DOCUMENT SECTION:
[Start of Attachment]

In Makhaya, on the Floating Islands, Empress Adina is about to give birth to her first heir. As prophecied in the Tindaya Code, a child born under a special lunar conjuction, the alignment of the Red, White, Amber and Dark Moons, is to become the Guardian, the hero that will save the world from a terrible disaster supposed to happen on the next alignment, seventy-five years later. But children born under this conjunction are usually crippled, and when the infant is finally extracted from his mother's womb, what a relief it is to see that he is in perfect health. However the Empress's joy doesn't last long, as she realizes her labour is not over yet, and gives birth to a second, badly misshapen child with strange glittering eyes. Believing this twin is an ill omen, and the incarnation of evil, she orders him to be taken away, his existence kept secret forever.

Fourteen years later, the crippled boy Terrel is living in a madhouse in Havenmoon with his friends Alyssa, a girl who can see into other people's dreams, and Elam, a young boy who's been arrested for stealing potatoes when the moon conjunction was not right for harvesting. Indeed, the whole Floating Island society is dictated by the Seers, astrologers who set up rules and taboos, according to the positions, waxings and wanings of the four moons. Their task is also to calculate the timing of the numerous earthquakes caused by the moons.

[End of Attachment]

YOUR OBJECTIVE: In the story summary, why was Elam arrested? The lines that follow have no connection to the story summary.

DATA BLOCK:

[Start of Attachment]

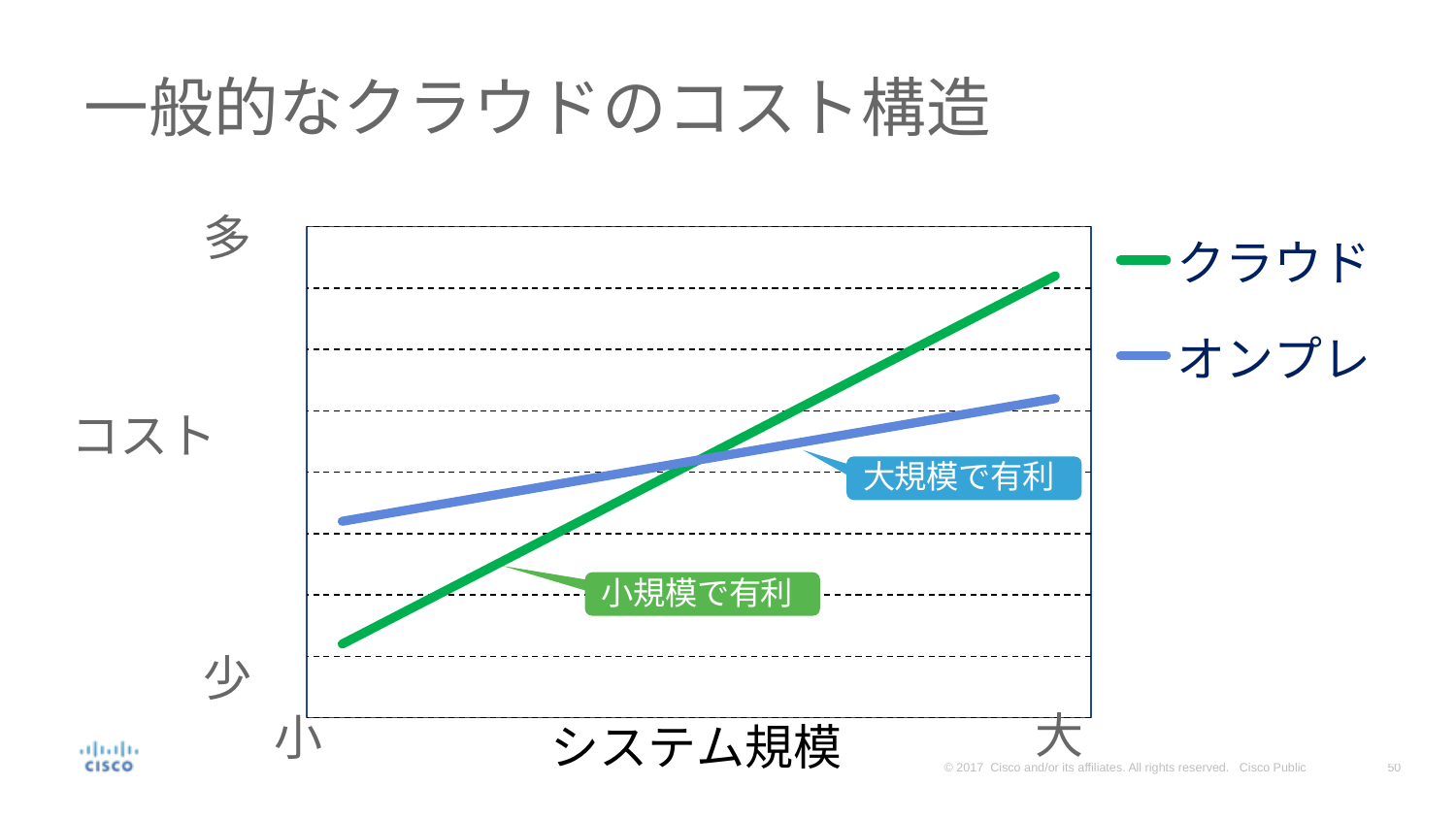
How many series does the legend list? 2 Which series is labelled with the callout 小規模で有利? クラウド Which series is labelled with the callout 大規模で有利? オンプレ Does the cost for オンプレ rise or fall as システム規模 increases from 小 to 大? rise Does the cost for クラウド rise or fall as システム規模 increases from 小 to 大? rise At the small end of システム規模 (小), which series has the lower cost, クラウド or オンプレ? クラウド What kind of chart is shown on the slide? line chart Which series is drawn in green in the legend? クラウド What is the title of the chart on the slide? 一般的なクラウドのコスト構造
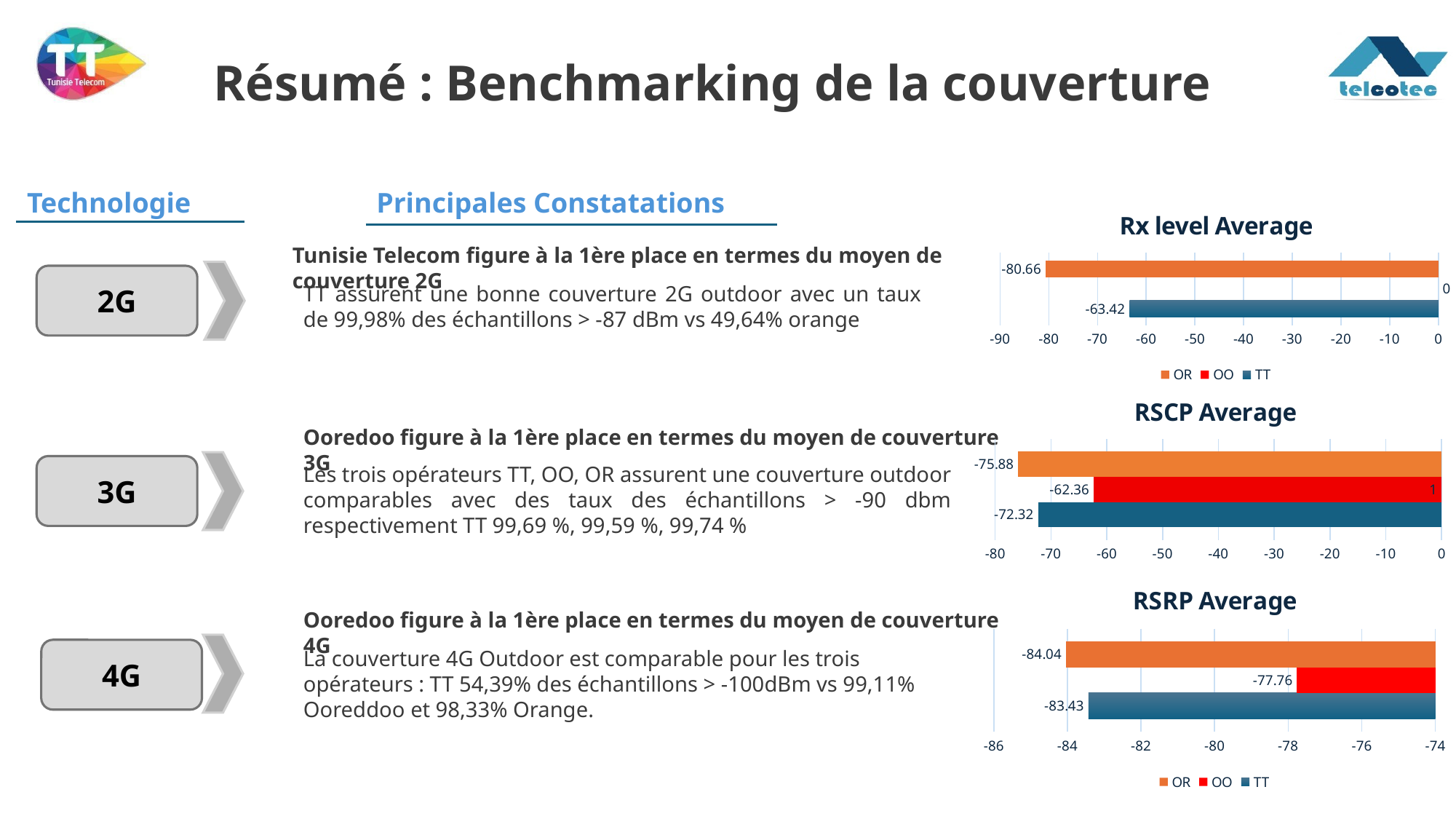
In the RSRP Average chart, what is the value for TT? -83.43 In the Rx level Average chart, what is the difference between the TT value and the OR value? 17.24 How many series does the legend of the Rx level Average chart list? 3 In the RSRP Average chart, what is the difference between the OO value and the OR value? 6.28 In the RSCP Average chart, which operator has the highest value? OO In the RSCP Average chart, what is the value for OR? -75.88 What kind of chart is the Rx level Average chart? bar chart In the Rx level Average chart, what is the value for OR? -80.66 In the Rx level Average chart, what is the value for TT? -63.42 In the RSRP Average chart, which operator has the lowest value? OR In the RSCP Average chart, what is the difference between the TT value and the OR value? 3.56 In the RSCP Average chart, what is the value for OO? -62.36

[End of Attachment]

YOUR SOLUTION: He was arrested for stealing potatoes when the moon conjunction was not right for harvesting.